▶ _Exercise details_
Please format every line of the records below as a numbered list, leaving out the blank lines and the pictures.

▶ _Records for this task_

○ ○ ○ ○ ○

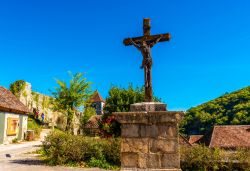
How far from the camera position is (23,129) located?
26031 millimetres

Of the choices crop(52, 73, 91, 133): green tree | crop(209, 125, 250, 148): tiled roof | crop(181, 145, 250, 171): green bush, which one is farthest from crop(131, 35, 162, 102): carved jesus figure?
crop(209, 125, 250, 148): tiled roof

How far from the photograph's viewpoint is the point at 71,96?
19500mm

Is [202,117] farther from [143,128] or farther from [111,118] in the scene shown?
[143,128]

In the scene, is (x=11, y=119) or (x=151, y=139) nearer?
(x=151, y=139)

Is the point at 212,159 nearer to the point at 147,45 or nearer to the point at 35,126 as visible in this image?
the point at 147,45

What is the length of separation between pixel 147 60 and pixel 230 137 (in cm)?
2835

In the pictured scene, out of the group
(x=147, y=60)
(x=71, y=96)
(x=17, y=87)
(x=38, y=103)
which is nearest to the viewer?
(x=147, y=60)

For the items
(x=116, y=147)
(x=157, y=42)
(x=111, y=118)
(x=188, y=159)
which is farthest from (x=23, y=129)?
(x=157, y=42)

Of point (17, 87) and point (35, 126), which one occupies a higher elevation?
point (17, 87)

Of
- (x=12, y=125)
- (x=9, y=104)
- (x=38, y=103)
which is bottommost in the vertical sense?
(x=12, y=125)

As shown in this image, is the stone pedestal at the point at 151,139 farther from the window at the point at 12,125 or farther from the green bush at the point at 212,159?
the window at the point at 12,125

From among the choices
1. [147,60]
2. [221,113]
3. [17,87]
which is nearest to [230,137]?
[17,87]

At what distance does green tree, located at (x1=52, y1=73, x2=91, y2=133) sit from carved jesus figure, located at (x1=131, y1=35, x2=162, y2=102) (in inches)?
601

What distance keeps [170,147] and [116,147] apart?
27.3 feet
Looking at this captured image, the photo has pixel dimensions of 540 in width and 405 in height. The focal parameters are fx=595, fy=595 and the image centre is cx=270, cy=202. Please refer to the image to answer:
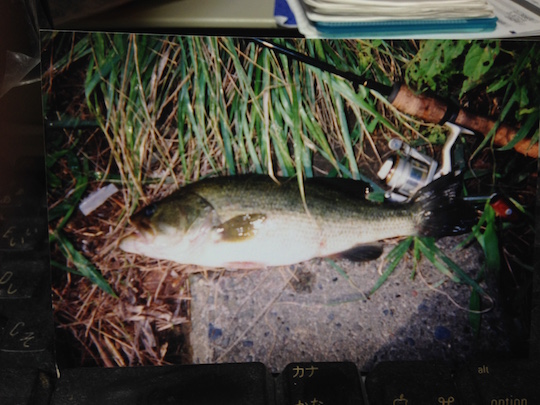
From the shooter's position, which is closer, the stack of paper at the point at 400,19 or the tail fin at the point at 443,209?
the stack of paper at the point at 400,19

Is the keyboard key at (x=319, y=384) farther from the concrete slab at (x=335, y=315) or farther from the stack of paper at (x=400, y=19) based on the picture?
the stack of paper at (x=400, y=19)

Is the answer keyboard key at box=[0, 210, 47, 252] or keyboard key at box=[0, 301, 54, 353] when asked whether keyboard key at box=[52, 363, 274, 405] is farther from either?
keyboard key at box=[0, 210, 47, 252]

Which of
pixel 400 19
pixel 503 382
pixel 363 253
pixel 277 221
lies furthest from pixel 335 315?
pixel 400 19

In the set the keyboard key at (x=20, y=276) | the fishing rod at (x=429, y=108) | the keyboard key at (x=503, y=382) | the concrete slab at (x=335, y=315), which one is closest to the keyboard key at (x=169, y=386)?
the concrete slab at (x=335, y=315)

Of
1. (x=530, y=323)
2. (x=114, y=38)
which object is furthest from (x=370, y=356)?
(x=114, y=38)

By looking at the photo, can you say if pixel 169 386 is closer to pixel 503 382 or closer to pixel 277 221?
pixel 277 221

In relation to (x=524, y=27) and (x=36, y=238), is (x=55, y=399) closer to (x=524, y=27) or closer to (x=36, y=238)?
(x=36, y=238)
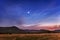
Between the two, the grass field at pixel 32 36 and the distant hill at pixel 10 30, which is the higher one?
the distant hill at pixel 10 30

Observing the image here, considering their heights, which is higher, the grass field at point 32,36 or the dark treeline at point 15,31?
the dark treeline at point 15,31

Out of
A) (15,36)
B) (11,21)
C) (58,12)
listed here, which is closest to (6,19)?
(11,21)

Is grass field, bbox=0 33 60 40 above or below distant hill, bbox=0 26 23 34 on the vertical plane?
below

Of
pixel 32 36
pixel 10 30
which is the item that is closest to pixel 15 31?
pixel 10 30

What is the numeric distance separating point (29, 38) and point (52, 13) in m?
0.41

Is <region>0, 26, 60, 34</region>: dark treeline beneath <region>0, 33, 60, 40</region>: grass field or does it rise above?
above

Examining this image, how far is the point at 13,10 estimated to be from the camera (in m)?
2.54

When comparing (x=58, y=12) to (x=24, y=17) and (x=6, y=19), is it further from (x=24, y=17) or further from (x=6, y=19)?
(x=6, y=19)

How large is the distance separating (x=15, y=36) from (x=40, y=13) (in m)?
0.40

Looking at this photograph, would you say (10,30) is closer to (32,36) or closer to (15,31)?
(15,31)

○ ○ ○ ○ ○

▶ _Solved exercise_
1. How far from the camera position is (23,129) located?
2. 26031 millimetres
3. Of the choices crop(52, 73, 91, 133): green tree | crop(209, 125, 250, 148): tiled roof | crop(181, 145, 250, 171): green bush, which one is farthest from crop(131, 35, 162, 102): carved jesus figure?
4. crop(209, 125, 250, 148): tiled roof
5. How far from the photograph's viewpoint is the point at 71,96?
6. 19500mm
7. Is [202,117] farther from [143,128] or farther from [111,118] in the scene shown?
8. [143,128]
9. In the scene, is (x=11, y=119) or (x=151, y=139) nearer?
10. (x=151, y=139)
11. Is the point at 212,159 nearer to the point at 147,45 or nearer to the point at 35,126 as visible in this image?
12. the point at 147,45
13. What is the length of separation between pixel 147 60 and pixel 230 137 (in cm)?
14. 2835
15. In the pictured scene, out of the group
16. (x=147, y=60)
17. (x=71, y=96)
18. (x=17, y=87)
19. (x=38, y=103)
20. which is nearest to the viewer?
21. (x=147, y=60)
22. For the items
23. (x=116, y=147)
24. (x=157, y=42)
25. (x=111, y=118)
26. (x=188, y=159)
27. which is farthest from (x=23, y=129)?
28. (x=157, y=42)
29. Of point (17, 87) and point (35, 126), which one occupies a higher elevation?
30. point (17, 87)
31. Of
32. - (x=12, y=125)
33. - (x=9, y=104)
34. - (x=38, y=103)
35. which is bottommost in the vertical sense?
36. (x=12, y=125)
37. As shown in this image, is the stone pedestal at the point at 151,139 farther from the window at the point at 12,125 or farther from the green bush at the point at 212,159?
38. the window at the point at 12,125
39. From among the choices
40. 1. [147,60]
41. 2. [221,113]
42. 3. [17,87]
43. which is nearest to [230,137]?
44. [17,87]
45. At what distance does green tree, located at (x1=52, y1=73, x2=91, y2=133) sit from carved jesus figure, located at (x1=131, y1=35, x2=162, y2=102) (in inches)?
46. 601
47. What distance keeps [170,147] and [116,147] apart?
48. 27.3 feet
49. Looking at this captured image, the photo has pixel dimensions of 540 in width and 405 in height. The focal parameters are fx=595, fy=595 and the image centre is cx=270, cy=202. Please refer to the image to answer:
50. From the shooter's position, which is closer, the stack of paper at the point at 400,19 or the tail fin at the point at 443,209?
51. the stack of paper at the point at 400,19
52. Is the keyboard key at (x=319, y=384) farther from the concrete slab at (x=335, y=315) or farther from the stack of paper at (x=400, y=19) based on the picture?
53. the stack of paper at (x=400, y=19)
54. Is the answer keyboard key at box=[0, 210, 47, 252] or keyboard key at box=[0, 301, 54, 353] when asked whether keyboard key at box=[52, 363, 274, 405] is farther from either?
55. keyboard key at box=[0, 210, 47, 252]
56. Which of
57. pixel 400 19
58. pixel 503 382
59. pixel 363 253
60. pixel 277 221
61. lies furthest from pixel 335 315?
62. pixel 400 19
63. In the set the keyboard key at (x=20, y=276) | the fishing rod at (x=429, y=108) | the keyboard key at (x=503, y=382) | the concrete slab at (x=335, y=315), which one is closest to the keyboard key at (x=169, y=386)?
64. the concrete slab at (x=335, y=315)
65. Of
66. 1. (x=530, y=323)
67. 2. (x=114, y=38)
68. which object is furthest from (x=370, y=356)?
69. (x=114, y=38)
70. By looking at the photo, can you say if pixel 169 386 is closer to pixel 503 382 or closer to pixel 277 221?
71. pixel 277 221
72. In relation to (x=524, y=27) and (x=36, y=238), is (x=55, y=399) closer to (x=524, y=27) or closer to (x=36, y=238)?
73. (x=36, y=238)
74. Between the two, the grass field at pixel 32 36 and the distant hill at pixel 10 30, which is the higher one?
75. the distant hill at pixel 10 30
76. Observing the image here, considering their heights, which is higher, the grass field at point 32,36 or the dark treeline at point 15,31?
77. the dark treeline at point 15,31
78. Out of
79. A) (15,36)
80. B) (11,21)
81. C) (58,12)
82. listed here, which is closest to (6,19)?
83. (11,21)
84. Is grass field, bbox=0 33 60 40 above or below distant hill, bbox=0 26 23 34 on the vertical plane?
85. below
86. Of
87. pixel 32 36
88. pixel 10 30
89. which is the item that is closest to pixel 15 31?
90. pixel 10 30
91. What is the numeric distance separating point (29, 38) and point (52, 13) in m?
92. 0.41
93. Is <region>0, 26, 60, 34</region>: dark treeline beneath <region>0, 33, 60, 40</region>: grass field or does it rise above?
94. above
95. Examining this image, how far is the point at 13,10 estimated to be from the camera (in m)?
96. 2.54
97. When comparing (x=58, y=12) to (x=24, y=17) and (x=6, y=19), is it further from (x=24, y=17) or further from (x=6, y=19)?
98. (x=6, y=19)
99. How large is the distance separating (x=15, y=36) from (x=40, y=13) (in m)?
100. 0.40
101. Looking at this photograph, would you say (10,30) is closer to (32,36) or closer to (15,31)?
102. (15,31)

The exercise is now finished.